CHALLENGE A = Write out the records from their first line through the line containing "top-left (723, 285), bottom-right (740, 376)", inclusive.

SUPPLIED TEXT =
______________________________
Basic statistics, quantiles.

 # Basic statistics
unique_products = .N, # Number of unique products
revenue_total = sum(revenue), # Total revenue
mean_revenue = mean(revenue), # Mean revenue per product
median_revenue = median(revenue), # Median revenue
revenue_sd = sd(revenue), # Revenue standard deviation

# Quantile values
q20 = quantile(revenue, 0.2), # 20th percentile
q40 = quantile(revenue, 0.4), # 40th percentile
q60 = quantile(revenue, 0.6), # 60th percentile
q80 = quantile(revenue, 0.8), # 80th percentile

Count measures.

 # Count measures
above_mean_n = sum(revenue > mean(revenue)), # Number of products above mean
above_2mean_n = sum(revenue > 2*mean(revenue)), # Number of products above 2x mean
top_quartile_n = sum(revenue > quantile(revenue, 0.75)), # Number of products in top quartile
zero_revenue_n = sum(revenue == 0), # Number of products with zero revenue
within_1sd_n = sum(abs(revenue - mean(revenue)) <= sd(revenue)), # Products within 1 SD
within_2sd_n = sum(abs(revenue - mean(revenue)) <= 2*sd(revenue)), # Products within 2 SD

Revenue above (or below) the threshold.

  # Revenue above threshold
rev_above_mean = sum(revenue[revenue > mean(revenue)]) # Revenue from products above mean
), month]

The resulting table has 40 columns, and 72 rows (months).

As mentioned earlier, it is difficult to imagine, one would work with 40 ratios, so I am rather showing a method how to calculate them, and one should pick relevant ones. As always, it is good to visualize and see how they relate to each other.
______________________________
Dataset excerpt
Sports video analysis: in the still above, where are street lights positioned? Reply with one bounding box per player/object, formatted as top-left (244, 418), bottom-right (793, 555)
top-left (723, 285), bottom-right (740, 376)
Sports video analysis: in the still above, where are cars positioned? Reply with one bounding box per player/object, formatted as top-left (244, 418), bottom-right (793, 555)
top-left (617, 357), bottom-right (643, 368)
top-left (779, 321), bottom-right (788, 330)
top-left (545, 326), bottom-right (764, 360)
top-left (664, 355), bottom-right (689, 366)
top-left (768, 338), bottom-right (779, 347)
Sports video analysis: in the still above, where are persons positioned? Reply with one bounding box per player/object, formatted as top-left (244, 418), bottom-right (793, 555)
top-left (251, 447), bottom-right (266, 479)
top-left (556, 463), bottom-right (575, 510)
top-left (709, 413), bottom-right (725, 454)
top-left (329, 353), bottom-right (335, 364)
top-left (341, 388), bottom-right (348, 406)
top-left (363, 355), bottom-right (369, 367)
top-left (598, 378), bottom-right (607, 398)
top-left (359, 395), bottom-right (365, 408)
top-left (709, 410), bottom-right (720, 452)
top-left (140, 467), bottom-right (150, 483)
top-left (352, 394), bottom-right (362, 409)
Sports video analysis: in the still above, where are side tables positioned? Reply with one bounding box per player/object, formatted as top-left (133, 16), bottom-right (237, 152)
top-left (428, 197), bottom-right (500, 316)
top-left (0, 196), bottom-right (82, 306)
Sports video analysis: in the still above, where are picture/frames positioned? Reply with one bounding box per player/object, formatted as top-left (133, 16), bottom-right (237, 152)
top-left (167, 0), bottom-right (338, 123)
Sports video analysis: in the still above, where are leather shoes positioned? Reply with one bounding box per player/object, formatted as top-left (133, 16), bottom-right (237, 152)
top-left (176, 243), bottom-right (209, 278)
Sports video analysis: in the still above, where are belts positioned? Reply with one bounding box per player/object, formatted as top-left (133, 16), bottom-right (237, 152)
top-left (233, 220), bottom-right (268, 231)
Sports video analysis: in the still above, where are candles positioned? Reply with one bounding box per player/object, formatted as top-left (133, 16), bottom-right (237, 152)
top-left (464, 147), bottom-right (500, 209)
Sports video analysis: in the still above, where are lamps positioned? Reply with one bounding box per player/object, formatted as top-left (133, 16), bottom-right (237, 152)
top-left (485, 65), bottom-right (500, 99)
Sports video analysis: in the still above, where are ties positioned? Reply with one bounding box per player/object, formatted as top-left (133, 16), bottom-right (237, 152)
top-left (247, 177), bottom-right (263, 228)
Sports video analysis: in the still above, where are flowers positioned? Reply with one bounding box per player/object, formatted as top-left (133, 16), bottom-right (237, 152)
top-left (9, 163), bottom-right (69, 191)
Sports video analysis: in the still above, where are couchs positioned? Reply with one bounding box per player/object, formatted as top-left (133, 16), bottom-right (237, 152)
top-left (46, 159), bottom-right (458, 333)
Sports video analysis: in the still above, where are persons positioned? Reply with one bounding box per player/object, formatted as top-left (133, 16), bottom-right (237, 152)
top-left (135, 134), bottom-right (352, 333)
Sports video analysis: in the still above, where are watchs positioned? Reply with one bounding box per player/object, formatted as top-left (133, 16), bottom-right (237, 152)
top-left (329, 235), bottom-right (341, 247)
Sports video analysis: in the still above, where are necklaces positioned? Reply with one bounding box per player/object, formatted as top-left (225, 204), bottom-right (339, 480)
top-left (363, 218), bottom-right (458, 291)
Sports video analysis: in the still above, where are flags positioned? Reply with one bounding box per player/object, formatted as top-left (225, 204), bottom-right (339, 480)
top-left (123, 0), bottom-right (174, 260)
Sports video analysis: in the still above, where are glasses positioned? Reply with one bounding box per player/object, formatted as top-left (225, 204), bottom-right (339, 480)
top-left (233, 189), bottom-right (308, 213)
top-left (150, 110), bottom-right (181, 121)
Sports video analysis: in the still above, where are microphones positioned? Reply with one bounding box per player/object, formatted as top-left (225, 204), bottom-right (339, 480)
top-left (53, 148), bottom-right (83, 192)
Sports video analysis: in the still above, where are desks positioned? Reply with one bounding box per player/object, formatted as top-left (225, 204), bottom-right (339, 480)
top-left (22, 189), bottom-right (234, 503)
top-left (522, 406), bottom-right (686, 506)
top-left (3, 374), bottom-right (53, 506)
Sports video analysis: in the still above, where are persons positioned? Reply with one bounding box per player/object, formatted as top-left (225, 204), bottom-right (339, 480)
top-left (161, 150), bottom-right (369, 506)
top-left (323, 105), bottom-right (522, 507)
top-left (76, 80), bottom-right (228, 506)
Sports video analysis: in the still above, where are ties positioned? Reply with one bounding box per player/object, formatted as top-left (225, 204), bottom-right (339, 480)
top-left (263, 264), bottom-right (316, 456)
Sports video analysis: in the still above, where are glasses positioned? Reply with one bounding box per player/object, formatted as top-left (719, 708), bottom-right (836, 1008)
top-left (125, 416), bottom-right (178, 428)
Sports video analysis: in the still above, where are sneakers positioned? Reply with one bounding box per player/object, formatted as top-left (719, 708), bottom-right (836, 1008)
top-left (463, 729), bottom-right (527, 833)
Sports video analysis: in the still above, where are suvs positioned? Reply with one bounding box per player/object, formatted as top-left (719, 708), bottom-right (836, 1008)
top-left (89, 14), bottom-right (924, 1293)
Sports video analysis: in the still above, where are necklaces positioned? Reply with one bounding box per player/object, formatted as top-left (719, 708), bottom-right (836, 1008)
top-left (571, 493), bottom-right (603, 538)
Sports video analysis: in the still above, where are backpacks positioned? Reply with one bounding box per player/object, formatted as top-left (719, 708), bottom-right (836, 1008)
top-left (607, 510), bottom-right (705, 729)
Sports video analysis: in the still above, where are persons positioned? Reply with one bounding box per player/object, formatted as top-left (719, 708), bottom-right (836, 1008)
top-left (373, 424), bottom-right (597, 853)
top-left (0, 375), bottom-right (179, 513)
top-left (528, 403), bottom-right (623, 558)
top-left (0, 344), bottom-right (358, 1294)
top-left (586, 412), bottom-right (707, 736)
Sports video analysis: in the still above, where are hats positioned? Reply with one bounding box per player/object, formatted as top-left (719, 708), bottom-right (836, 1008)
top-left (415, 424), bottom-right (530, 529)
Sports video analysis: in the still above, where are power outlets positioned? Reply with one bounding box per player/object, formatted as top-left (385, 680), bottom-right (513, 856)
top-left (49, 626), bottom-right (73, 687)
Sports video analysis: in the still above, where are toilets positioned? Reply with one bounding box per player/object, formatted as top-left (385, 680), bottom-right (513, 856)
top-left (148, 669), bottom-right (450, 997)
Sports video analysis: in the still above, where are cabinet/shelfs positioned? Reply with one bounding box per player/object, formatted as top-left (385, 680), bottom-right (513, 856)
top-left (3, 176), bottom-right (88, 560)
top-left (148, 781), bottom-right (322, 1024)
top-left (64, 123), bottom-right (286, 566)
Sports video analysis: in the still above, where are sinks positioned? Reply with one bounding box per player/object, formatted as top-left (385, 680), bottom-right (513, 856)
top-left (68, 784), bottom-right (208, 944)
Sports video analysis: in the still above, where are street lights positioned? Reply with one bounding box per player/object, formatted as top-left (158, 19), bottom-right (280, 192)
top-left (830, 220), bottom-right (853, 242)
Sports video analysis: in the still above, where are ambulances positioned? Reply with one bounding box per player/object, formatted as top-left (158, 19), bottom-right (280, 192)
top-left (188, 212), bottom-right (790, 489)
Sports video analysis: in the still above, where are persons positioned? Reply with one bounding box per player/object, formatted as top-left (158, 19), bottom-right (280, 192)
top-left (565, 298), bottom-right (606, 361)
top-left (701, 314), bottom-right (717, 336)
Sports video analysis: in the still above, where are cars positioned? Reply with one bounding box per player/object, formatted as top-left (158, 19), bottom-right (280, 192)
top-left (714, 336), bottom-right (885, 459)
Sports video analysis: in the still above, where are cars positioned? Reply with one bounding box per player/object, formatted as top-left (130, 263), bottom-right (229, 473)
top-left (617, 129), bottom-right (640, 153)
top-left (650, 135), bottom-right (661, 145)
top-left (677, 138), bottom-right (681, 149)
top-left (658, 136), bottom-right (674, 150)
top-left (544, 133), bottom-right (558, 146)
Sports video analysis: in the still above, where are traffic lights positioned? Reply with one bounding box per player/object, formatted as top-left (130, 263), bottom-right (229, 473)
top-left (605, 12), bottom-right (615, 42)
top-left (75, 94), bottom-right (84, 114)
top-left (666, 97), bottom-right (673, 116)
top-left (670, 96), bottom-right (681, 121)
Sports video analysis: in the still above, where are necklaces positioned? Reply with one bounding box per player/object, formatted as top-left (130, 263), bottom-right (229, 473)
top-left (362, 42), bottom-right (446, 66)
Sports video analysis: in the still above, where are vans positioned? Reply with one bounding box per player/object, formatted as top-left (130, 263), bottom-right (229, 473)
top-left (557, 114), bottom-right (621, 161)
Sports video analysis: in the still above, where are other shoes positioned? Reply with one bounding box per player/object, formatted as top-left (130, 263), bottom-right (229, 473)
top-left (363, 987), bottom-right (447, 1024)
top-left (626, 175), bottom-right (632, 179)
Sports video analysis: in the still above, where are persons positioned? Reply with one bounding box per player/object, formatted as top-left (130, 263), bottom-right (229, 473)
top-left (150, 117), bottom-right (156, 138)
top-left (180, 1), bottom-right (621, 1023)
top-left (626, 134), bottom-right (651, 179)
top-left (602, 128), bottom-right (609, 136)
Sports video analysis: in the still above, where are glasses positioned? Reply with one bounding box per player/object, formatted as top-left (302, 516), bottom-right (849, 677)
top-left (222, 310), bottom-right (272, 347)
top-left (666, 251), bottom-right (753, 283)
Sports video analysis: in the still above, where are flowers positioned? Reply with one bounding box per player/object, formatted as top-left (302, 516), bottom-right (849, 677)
______________________________
CHALLENGE B = Resume the passage on calculating revenue statistics and ratios after its last sentence.

OUTPUT A =
Sports video analysis: in the still above, where are street lights positioned? Reply with one bounding box per player/object, formatted as top-left (244, 418), bottom-right (793, 555)
top-left (723, 285), bottom-right (740, 376)

OUTPUT B =
Selected ratios over time

We can calculate correlation matrix between all ratios, or selected subset.

# Select key metrics for a clearer visualization
key_metrics <- c("gini", "hhi", "atkinson", "theil", "entropy", "hoover",
"top1_share", "top3_share", "top5_share", "unique_products")

cor_matrix <- x3_ineq_dt[, .SD, .SDcols = key_metrics] |> cor()

Change column names to more friendly names.

# Make variable names more readable
pretty_names <- c(
"Gini", "HHI", "Atkinson", "Theil", "Entropy", "Hoover",
"Top 1%", "Top 3%", "Top 5%", "Products"
)
colnames(cor_matrix) <- rownames(cor_matrix) <- pretty_names

And render the plot.

corrplot::corrplot(cor_matrix, 
type = "upper",
method = "color",
tl.col = "black",
tl.srt = 45,
diag = F,
order = "AOE")
Correlation matrix, selected ratios

And then we can plot some interesting pairs. Of course, some of them have positive or negative correlation by definition, while in other cases it is not that obvious.

Selected ratios, with negative correlation

Show me the money

We started analysis with ratios and Lorenz curve as a top-down overview. It is a good start, but there are two complications — the ratios have a relatively broad range, when the business is doing ok, and there is hardly connection to actionable insights. Even if we notice that the ratio is on the edge, or outside of the safe range, it is unclear what we should do. And instructions like “decrease concentration” are a little ambiguous.

E-commerce talks and breaths products, so to make analysis relatable, we need to reference to particular products. People would also like to understand which products constitute core 50%, 80% of revenue, and equally important, if these products stay consistently as top contributors.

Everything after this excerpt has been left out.